Earnings season officially begins today with the big financials. Speaking of which…

JPMorgan Chase (JPM) shares are lower by -1.02% in the pre-market after it announced that it missed EPS estimates by -3.34% while beating Revenue estimates by +0.48%. The results may not be shocking as investment banking revenues which contributed significantly to last year’s growth are expected to be lower, industry wide. Dividend yield: 3.04%. Potential average analyst target upside: +23.2%.

Delta Airlines (DAL) shares are trading higher by +6.6% in the pre-market after it announced that it beat EPS and Revenue estimates by +2.09% and +0.56% respectively. Though the company acknowledges that higher fuel costs will impact profitability, it expects the increase in demand for summer travel will offset the inflationary pressure.  Potential average analyst target upside: +19.3%.

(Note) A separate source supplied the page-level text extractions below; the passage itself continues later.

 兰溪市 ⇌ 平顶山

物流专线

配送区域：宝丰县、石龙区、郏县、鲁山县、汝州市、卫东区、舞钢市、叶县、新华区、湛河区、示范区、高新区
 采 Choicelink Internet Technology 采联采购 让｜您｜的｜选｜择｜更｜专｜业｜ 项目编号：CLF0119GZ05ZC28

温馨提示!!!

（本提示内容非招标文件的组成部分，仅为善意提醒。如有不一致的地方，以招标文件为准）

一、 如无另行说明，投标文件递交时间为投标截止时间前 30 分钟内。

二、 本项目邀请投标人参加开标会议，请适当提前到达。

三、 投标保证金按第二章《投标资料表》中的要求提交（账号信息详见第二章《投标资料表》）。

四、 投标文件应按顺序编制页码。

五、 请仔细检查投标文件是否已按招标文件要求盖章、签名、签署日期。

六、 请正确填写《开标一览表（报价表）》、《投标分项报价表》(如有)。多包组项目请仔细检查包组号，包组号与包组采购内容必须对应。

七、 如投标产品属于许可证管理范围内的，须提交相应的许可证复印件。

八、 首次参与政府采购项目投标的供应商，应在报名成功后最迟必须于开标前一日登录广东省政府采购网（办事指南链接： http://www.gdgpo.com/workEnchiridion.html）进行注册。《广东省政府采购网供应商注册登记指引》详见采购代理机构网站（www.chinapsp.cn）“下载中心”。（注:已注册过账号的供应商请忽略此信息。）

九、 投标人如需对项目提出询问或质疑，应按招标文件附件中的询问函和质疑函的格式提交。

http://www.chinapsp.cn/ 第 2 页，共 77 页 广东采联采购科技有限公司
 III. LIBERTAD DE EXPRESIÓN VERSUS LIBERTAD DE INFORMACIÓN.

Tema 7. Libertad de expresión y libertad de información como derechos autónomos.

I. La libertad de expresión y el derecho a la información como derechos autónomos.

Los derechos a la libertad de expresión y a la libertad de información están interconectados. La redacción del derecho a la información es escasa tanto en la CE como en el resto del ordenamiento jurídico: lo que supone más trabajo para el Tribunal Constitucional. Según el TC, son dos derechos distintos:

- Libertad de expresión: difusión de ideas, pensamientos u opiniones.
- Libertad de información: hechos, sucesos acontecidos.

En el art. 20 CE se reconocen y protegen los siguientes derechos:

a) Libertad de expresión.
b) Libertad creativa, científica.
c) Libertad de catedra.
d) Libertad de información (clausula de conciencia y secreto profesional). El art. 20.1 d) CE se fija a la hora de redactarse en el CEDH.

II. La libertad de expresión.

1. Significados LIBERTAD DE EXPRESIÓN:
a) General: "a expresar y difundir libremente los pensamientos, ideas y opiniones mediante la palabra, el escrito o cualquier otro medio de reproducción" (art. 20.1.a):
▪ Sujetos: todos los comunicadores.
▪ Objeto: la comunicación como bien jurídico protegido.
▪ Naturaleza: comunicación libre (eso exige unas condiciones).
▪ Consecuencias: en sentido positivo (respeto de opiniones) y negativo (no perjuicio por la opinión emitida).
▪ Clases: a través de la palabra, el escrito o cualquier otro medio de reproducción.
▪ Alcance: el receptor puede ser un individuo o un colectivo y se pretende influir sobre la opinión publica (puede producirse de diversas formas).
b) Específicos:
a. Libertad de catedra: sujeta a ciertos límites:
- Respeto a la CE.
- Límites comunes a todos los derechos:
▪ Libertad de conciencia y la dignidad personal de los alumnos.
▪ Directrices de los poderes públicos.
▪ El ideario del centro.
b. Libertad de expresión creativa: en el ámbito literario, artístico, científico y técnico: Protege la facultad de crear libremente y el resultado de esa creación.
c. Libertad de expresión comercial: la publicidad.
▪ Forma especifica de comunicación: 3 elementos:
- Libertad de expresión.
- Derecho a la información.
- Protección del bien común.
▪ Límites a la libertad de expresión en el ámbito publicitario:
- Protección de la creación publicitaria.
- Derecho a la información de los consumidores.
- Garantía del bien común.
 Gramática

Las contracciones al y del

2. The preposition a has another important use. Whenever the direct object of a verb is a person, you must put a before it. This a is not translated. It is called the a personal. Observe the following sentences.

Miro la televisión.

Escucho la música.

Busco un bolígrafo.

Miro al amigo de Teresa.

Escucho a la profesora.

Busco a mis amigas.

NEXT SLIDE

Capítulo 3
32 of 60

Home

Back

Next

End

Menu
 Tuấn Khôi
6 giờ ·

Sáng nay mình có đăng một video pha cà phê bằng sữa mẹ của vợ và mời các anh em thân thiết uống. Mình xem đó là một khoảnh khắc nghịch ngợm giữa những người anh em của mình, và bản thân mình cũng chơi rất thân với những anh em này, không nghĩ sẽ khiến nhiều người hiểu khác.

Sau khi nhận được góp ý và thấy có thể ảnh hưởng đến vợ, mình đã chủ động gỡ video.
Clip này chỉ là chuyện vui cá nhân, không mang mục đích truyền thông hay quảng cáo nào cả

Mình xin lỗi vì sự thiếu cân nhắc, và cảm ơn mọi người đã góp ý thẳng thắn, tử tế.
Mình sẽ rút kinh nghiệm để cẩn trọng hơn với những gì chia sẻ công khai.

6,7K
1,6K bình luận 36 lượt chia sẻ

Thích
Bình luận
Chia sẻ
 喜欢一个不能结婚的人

Fastenal (FAST) shares are higher by +2.62% in the pre-market after it announced that it beat EPS and Revenue targets by +5.34% and +1.36% respectively. The construction and industrial supply company stated that increased demand for its products offset the increases in its costs.  Dividend yield: 2.15%. Potential average analyst target upside: +0.7%.

YESTERDAY’S MARKETS

Stocks fell yesterday, erasing earlier gains, after high inflation figures dampened the buying energy of the nascent bulls. The S&P500 slipped by -0.34%, the Dow Jones Industrial Average fell by -0.26%, the Nasdaq Composite Index gave up -0.30%, the Russell 2000 Index gained +0.33%, and the S&P500 ESG Index declined by -0.35%.  Bonds gained ground and 10-year Treasury Note yields lost -6 basis points to 2.72%. Cryptos lost -1.04% and Bitcoin slid by -0.78%.

NXT UP

  • Producer Price Index (March) is expected to come in at +10.6%, up from last month’s +10.0% gain.
  • DOE Crude Oil Inventories (April 8) may show a build of +256.33 k barrels after gaining by +2.421 million barrels last week.
  • The Treasury will auction off $20 billion 30-year bonds today.